▸ Aim of the exercise
Quote the listing from the line with "Aria ProⅡ MAGNA SERIES エレキギター SSH" to the line with "juicy couture チャームセット（限定版チャーム含む）", and leave the pictures out of your answer.

▸ Input data
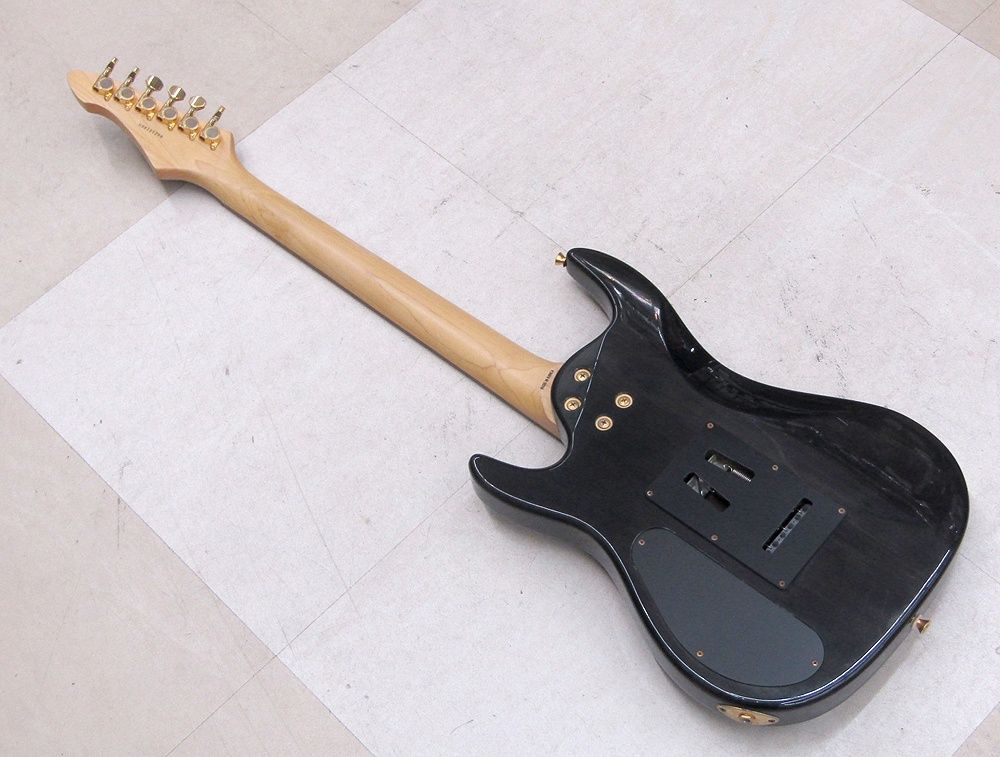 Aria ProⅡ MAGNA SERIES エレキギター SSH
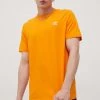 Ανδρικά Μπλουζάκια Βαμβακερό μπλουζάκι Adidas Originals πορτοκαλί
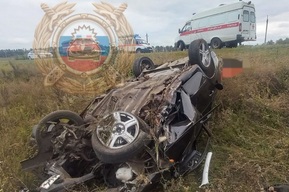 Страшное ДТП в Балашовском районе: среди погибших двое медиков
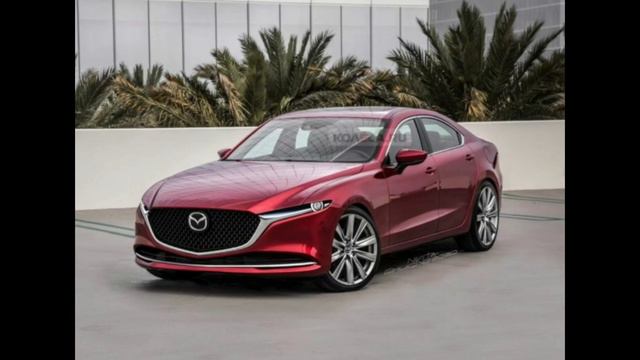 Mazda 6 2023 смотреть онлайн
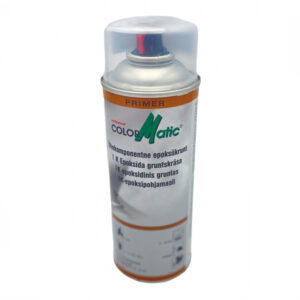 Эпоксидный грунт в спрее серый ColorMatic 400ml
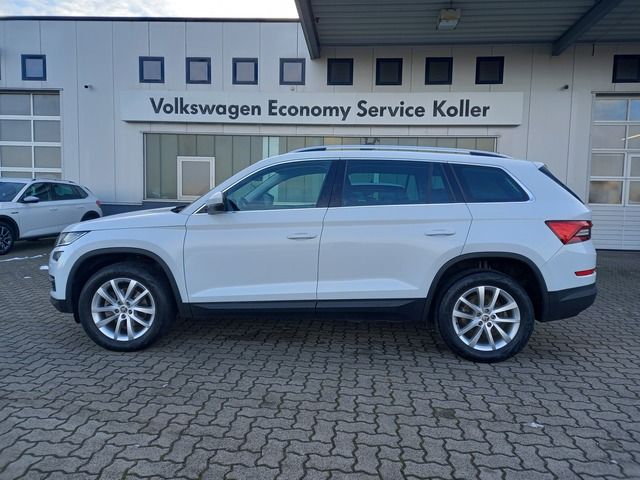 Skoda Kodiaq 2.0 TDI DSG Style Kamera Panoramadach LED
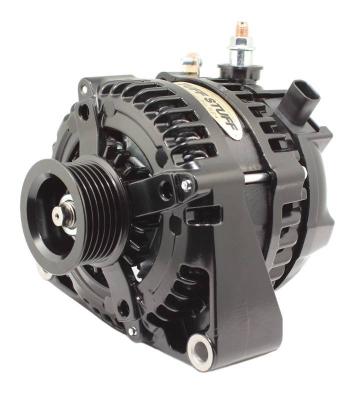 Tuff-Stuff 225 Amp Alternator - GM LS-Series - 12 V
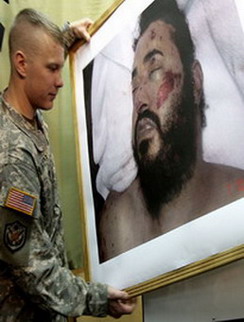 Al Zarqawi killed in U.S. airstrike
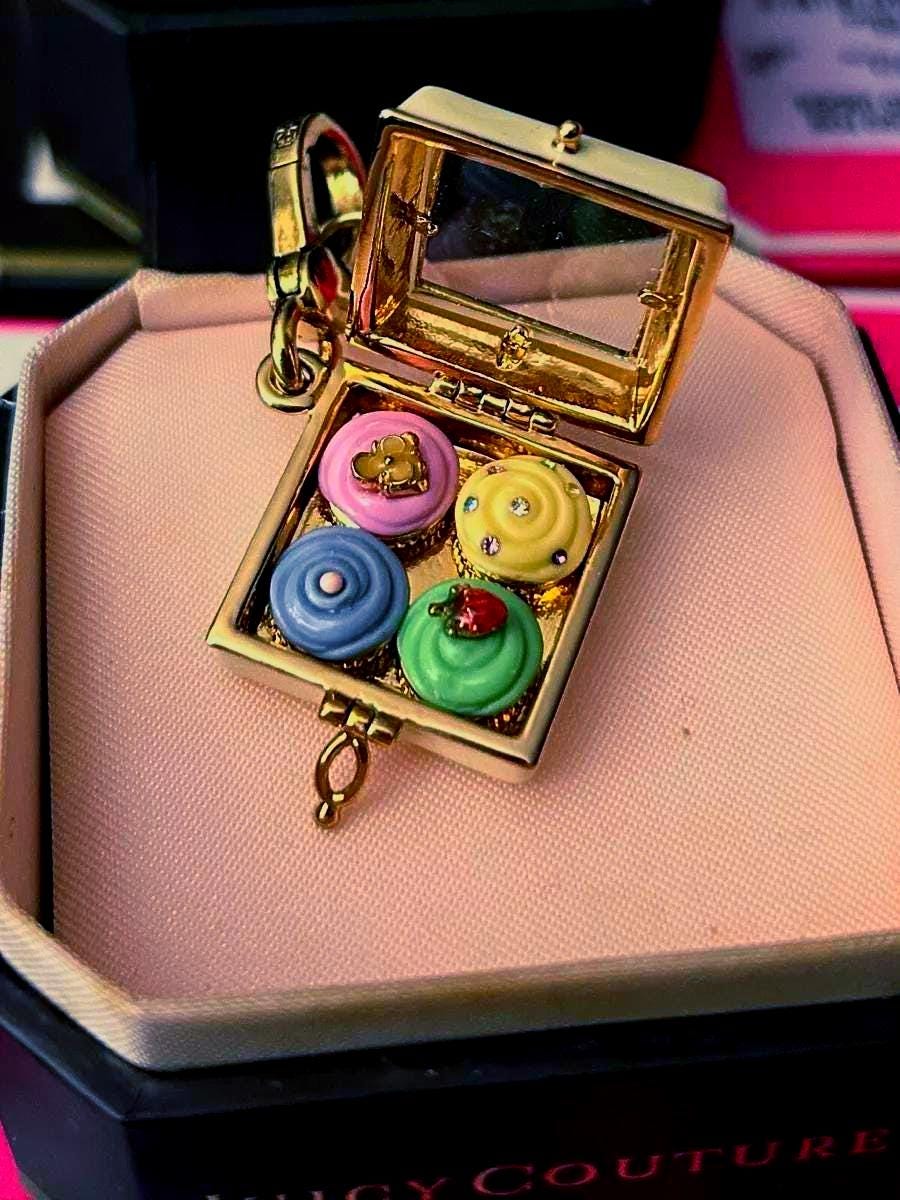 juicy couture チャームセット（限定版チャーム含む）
---
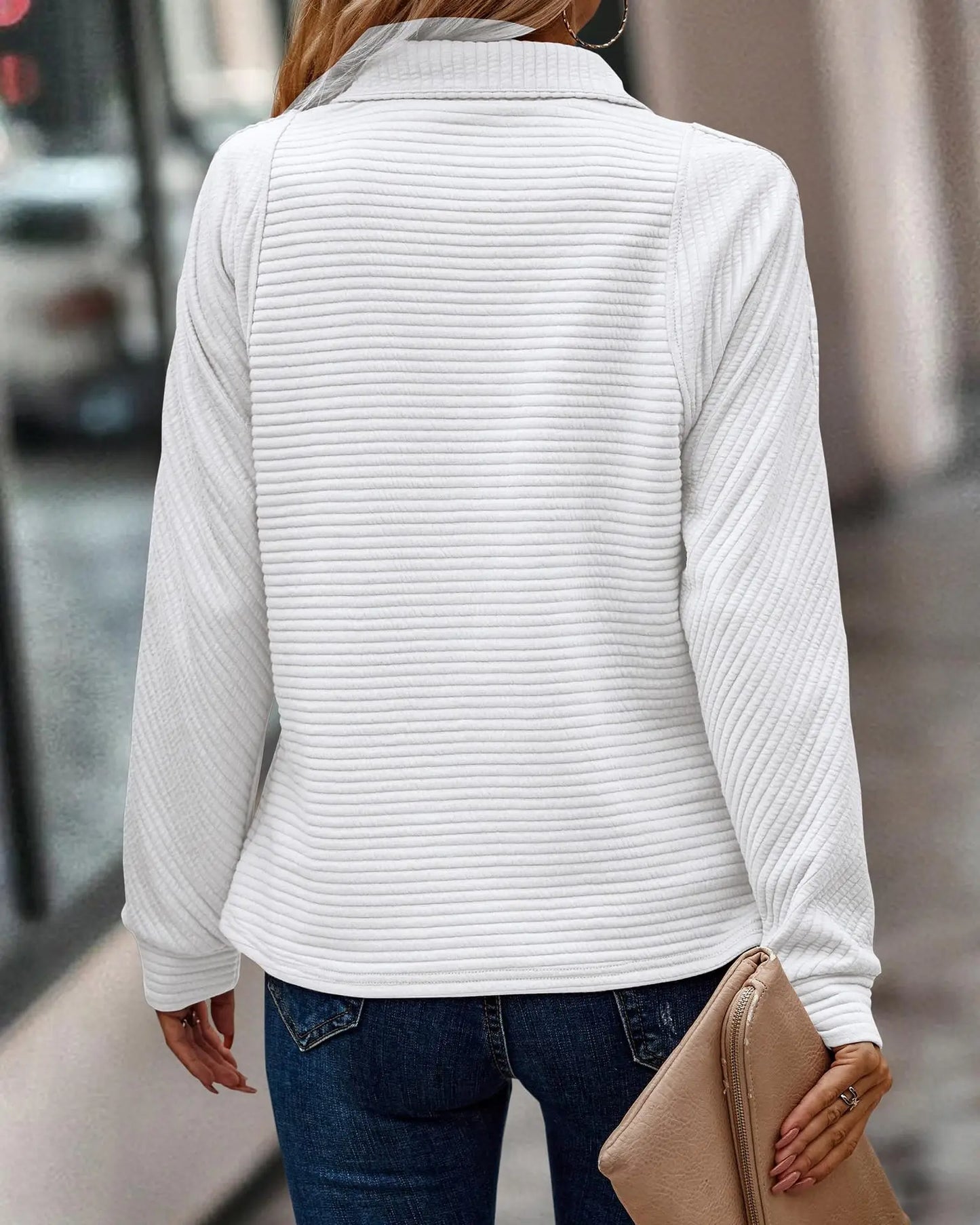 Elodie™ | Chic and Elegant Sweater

▸ Answer space
 Aria ProⅡ MAGNA SERIES エレキギター SSH
 Ανδρικά Μπλουζάκια Βαμβακερό μπλουζάκι Adidas Originals πορτοκαλί
 Страшное ДТП в Балашовском районе: среди погибших двое медиков
 Mazda 6 2023 смотреть онлайн
 Эпоксидный грунт в спрее серый ColorMatic 400ml
 Skoda Kodiaq 2.0 TDI DSG Style Kamera Panoramadach LED
 Tuff-Stuff 225 Amp Alternator - GM LS-Series - 12 V
 Al Zarqawi killed in U.S. airstrike
 juicy couture チャームセット（限定版チャーム含む）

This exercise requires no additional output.